{Reference Type}: Journal Article
{Title}: MicroRNA-431 accelerates muscle regeneration and ameliorates muscular dystrophy by targeting Pax7 in mice.
{Author}: Wu R;Li H;Zhai L;Zou X;Meng J;Zhong R;Li C;Wang H;Zhang Y;Zhu D;
{Journal}: Nat Commun
{Volume}: 6
{Issue}: 0
{Year}: Jul 2015 7
{Factor}: 17.694
{DOI}: 10.1038/ncomms8713
{Abstract}: Skeletal muscle stem cells, called satellite cells, are a quiescent heterogeneous population.
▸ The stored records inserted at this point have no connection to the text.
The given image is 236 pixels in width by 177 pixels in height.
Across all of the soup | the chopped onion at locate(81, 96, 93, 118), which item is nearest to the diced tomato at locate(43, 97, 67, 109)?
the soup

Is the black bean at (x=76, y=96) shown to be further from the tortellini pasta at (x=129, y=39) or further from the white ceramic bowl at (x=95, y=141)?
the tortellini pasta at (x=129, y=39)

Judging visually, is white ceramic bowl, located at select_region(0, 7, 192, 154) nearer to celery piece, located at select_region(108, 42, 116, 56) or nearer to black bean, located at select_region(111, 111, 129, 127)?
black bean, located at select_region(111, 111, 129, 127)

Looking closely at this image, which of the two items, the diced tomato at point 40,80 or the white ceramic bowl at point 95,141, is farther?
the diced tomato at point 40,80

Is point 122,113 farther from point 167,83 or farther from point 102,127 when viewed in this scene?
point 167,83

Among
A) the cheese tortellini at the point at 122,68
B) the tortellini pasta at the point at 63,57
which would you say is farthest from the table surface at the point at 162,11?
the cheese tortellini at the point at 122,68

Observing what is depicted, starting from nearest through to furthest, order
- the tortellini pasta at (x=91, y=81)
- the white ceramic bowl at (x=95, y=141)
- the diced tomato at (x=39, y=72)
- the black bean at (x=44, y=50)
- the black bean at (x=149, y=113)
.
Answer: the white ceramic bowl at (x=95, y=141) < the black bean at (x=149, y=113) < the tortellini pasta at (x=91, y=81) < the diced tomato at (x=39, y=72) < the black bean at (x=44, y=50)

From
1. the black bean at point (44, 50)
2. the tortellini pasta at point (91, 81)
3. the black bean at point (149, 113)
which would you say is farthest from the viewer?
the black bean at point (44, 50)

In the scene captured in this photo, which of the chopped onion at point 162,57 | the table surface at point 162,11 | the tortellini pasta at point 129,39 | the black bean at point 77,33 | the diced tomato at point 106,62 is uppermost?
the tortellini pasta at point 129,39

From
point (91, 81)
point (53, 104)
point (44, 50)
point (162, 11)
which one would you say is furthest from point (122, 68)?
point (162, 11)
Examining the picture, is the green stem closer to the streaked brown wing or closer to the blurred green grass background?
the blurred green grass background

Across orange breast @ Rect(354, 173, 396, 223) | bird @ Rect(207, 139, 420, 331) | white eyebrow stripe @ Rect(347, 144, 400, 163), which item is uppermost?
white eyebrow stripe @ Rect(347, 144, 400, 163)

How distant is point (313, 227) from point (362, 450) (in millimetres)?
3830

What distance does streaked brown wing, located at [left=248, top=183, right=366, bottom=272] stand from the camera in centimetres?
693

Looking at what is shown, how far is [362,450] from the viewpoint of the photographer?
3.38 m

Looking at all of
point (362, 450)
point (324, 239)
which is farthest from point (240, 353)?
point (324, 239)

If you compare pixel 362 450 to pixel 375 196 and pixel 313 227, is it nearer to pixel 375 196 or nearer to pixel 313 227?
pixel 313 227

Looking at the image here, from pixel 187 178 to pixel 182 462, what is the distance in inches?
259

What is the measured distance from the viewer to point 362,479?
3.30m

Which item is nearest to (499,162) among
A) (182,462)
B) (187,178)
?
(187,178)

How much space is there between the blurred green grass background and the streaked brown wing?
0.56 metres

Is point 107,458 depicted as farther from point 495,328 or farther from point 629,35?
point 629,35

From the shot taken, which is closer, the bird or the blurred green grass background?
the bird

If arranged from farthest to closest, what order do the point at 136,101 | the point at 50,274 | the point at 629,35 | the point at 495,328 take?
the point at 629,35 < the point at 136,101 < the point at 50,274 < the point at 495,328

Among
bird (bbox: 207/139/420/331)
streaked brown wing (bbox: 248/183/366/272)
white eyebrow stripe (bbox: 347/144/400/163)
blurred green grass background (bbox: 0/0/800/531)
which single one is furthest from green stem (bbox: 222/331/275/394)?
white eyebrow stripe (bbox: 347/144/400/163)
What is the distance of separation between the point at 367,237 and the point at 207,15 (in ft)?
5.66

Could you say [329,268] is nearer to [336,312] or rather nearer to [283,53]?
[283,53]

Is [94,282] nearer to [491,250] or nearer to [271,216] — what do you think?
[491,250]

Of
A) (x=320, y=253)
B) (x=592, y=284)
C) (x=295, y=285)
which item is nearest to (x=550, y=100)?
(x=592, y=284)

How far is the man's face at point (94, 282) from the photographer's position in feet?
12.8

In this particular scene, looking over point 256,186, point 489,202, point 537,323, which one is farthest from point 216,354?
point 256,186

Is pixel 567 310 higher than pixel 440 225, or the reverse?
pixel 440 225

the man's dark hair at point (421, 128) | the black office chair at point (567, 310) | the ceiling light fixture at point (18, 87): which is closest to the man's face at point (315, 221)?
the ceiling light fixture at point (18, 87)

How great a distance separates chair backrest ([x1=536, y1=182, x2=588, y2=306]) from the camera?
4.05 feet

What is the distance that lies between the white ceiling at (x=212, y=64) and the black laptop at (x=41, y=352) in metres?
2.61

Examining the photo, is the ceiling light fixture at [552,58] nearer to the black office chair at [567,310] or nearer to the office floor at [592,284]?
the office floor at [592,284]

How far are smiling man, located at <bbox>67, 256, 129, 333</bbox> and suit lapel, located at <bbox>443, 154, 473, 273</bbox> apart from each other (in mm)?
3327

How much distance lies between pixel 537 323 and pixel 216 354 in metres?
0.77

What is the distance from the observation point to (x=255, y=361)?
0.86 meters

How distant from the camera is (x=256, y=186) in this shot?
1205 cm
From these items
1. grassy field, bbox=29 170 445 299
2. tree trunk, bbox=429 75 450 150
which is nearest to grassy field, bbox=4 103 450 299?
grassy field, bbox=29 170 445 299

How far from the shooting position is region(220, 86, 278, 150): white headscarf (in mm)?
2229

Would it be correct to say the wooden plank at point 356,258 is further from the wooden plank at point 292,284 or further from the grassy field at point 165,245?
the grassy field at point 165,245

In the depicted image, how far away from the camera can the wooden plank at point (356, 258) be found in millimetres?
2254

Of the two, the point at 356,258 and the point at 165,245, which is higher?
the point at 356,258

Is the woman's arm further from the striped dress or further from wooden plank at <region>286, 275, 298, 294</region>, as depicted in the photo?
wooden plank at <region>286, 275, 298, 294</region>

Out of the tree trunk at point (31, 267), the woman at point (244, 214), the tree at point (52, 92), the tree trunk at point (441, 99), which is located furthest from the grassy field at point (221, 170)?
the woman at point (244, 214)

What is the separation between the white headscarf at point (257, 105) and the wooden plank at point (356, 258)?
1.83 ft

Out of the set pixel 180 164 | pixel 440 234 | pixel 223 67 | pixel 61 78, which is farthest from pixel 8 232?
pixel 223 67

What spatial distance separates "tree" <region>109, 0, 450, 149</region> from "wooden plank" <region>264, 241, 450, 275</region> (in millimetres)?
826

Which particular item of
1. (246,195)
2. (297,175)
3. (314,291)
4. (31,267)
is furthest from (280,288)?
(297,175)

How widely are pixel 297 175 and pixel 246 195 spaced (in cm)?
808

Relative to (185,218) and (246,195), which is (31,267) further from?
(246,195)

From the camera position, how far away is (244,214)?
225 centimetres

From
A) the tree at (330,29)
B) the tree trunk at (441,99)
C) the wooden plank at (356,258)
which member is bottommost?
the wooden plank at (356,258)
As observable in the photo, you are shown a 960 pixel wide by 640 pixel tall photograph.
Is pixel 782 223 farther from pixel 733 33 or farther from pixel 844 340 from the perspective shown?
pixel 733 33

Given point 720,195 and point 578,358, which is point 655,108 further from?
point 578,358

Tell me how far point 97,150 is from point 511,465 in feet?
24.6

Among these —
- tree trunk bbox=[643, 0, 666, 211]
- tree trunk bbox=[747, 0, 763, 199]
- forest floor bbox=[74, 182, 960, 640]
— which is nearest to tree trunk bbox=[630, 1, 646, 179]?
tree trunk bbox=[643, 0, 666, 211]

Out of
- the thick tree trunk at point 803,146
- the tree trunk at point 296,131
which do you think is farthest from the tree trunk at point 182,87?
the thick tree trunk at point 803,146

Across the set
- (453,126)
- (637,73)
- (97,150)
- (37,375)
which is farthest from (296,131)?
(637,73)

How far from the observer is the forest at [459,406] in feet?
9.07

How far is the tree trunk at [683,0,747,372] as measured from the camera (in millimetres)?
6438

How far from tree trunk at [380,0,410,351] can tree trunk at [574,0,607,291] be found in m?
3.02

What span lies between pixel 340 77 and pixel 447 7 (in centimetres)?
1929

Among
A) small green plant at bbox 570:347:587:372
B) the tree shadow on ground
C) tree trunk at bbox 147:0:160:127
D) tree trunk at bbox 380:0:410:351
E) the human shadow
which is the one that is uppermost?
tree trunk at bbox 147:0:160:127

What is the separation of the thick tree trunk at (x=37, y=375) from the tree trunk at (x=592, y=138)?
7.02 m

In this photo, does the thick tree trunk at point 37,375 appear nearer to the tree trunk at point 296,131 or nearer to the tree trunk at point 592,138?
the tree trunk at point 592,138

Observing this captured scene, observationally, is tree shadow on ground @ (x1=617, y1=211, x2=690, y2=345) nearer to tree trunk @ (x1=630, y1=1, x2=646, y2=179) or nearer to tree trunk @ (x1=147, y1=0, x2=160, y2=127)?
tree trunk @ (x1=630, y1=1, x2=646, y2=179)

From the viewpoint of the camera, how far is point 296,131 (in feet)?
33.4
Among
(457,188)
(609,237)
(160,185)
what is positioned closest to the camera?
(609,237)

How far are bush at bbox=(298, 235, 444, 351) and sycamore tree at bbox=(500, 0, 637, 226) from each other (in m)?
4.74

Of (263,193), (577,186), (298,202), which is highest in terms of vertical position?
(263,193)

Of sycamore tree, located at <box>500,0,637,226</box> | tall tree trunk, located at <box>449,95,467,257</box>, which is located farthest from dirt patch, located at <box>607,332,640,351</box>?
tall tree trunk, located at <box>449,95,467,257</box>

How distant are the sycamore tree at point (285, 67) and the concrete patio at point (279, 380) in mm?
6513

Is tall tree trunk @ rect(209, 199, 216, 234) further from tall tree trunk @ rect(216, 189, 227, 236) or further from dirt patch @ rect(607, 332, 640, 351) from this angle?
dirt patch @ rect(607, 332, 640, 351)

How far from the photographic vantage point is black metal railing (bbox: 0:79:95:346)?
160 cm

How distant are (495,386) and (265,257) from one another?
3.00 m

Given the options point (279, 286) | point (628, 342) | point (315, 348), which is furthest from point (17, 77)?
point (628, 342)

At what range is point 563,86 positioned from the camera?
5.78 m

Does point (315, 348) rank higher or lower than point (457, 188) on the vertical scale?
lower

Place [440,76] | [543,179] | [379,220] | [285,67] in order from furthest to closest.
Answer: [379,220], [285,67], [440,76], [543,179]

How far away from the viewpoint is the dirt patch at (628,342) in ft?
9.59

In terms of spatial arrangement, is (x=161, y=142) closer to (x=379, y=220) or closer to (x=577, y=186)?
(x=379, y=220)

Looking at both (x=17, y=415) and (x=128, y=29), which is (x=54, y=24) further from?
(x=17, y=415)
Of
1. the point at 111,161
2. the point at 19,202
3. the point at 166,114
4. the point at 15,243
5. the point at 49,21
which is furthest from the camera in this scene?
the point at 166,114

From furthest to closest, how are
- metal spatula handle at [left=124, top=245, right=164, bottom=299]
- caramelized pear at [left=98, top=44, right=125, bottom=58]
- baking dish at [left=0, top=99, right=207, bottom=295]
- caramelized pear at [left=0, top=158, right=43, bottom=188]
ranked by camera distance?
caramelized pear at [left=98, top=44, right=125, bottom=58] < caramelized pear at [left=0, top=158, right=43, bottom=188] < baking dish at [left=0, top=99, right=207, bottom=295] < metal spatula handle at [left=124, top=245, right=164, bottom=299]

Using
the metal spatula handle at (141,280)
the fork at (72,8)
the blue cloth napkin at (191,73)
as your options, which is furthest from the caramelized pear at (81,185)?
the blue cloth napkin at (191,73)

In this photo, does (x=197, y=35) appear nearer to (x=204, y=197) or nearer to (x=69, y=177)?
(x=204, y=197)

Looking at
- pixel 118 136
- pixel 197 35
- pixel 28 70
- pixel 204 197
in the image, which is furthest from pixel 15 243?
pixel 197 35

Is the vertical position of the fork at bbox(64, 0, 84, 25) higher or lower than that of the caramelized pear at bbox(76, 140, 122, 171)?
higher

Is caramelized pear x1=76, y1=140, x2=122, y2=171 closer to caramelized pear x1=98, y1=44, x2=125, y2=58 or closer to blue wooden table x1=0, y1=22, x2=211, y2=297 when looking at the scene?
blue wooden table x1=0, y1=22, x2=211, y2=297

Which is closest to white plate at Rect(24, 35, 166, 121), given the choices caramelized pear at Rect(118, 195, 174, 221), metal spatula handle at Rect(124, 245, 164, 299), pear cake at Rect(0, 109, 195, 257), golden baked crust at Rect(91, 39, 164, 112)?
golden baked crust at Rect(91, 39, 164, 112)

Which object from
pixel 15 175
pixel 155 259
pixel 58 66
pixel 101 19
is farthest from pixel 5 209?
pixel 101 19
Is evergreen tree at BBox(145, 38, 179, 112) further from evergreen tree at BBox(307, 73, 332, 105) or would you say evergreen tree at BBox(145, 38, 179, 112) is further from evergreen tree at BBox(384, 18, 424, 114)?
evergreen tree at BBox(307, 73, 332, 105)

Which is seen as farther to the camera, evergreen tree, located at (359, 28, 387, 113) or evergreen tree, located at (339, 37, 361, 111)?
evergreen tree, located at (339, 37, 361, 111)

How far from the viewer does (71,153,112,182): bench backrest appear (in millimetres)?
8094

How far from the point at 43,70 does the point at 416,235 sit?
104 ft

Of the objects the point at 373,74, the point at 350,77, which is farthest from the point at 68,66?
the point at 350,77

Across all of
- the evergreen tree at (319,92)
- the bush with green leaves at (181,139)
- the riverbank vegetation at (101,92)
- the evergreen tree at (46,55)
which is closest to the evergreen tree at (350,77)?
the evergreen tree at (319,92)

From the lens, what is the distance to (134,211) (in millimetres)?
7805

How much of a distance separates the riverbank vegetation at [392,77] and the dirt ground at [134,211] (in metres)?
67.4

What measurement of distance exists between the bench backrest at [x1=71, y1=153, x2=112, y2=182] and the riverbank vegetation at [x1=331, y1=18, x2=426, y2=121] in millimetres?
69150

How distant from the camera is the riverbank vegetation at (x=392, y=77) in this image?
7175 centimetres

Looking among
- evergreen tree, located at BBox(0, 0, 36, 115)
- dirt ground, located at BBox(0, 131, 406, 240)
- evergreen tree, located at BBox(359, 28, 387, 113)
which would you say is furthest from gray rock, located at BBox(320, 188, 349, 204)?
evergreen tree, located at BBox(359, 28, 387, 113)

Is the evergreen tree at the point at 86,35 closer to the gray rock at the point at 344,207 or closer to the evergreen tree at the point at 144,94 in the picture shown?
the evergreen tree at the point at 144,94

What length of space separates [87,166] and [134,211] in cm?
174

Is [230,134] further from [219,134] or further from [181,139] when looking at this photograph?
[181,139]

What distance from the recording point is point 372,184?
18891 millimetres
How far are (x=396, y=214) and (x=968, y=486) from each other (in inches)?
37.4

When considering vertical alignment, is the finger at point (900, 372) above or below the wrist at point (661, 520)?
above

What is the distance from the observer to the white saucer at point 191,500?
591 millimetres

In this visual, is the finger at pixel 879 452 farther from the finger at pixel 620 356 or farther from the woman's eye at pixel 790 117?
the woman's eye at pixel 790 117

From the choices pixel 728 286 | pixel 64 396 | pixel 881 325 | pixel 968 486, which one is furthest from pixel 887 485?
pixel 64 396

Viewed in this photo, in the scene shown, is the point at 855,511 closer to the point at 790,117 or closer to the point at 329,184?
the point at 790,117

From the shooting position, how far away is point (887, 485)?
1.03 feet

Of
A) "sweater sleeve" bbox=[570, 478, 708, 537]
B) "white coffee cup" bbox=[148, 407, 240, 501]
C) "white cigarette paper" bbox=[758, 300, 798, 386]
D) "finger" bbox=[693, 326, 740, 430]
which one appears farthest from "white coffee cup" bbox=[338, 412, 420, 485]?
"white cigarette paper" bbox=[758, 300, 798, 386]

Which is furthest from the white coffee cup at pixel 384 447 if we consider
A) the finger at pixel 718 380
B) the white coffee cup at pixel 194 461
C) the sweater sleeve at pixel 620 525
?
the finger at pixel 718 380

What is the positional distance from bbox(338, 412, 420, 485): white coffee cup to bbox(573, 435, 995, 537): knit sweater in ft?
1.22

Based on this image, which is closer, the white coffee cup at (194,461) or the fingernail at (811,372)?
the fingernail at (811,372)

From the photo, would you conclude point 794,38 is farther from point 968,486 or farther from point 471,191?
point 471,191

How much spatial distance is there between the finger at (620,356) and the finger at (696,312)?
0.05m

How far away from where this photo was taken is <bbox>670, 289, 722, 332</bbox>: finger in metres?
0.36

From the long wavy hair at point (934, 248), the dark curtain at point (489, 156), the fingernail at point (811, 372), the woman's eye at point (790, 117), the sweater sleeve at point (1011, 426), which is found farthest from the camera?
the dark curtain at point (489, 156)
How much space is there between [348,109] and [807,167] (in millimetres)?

Their heterogeneity is influenced by Pax7, a well-defined transcriptional regulator of satellite cell functions that defines two subpopulations: Pax7(Hi) and Pax7(Lo). However, the mechanisms by which these subpopulations are established and maintained during myogenesis are not completely understood. Here we show that miR-431, which is predominantly expressed in the skeletal muscle, mediates satellite cell heterogeneity by fine-tuning Pax7 levels during muscle development and regeneration. In miR-431 transgenic mice, the Pax7(Lo) subpopulation is enriched, enhances myogenic differentiation and accelerates muscle regeneration. Notably, miR-431 attenuates the muscular dystrophic phenotype in mdx mice and may be a potential therapeutic target in muscular diseases. miR-431 transgenic mice are a unique genetic model for investigating the cellular features and biological functions of Pax7(Lo) satellite cells during muscle development and regeneration.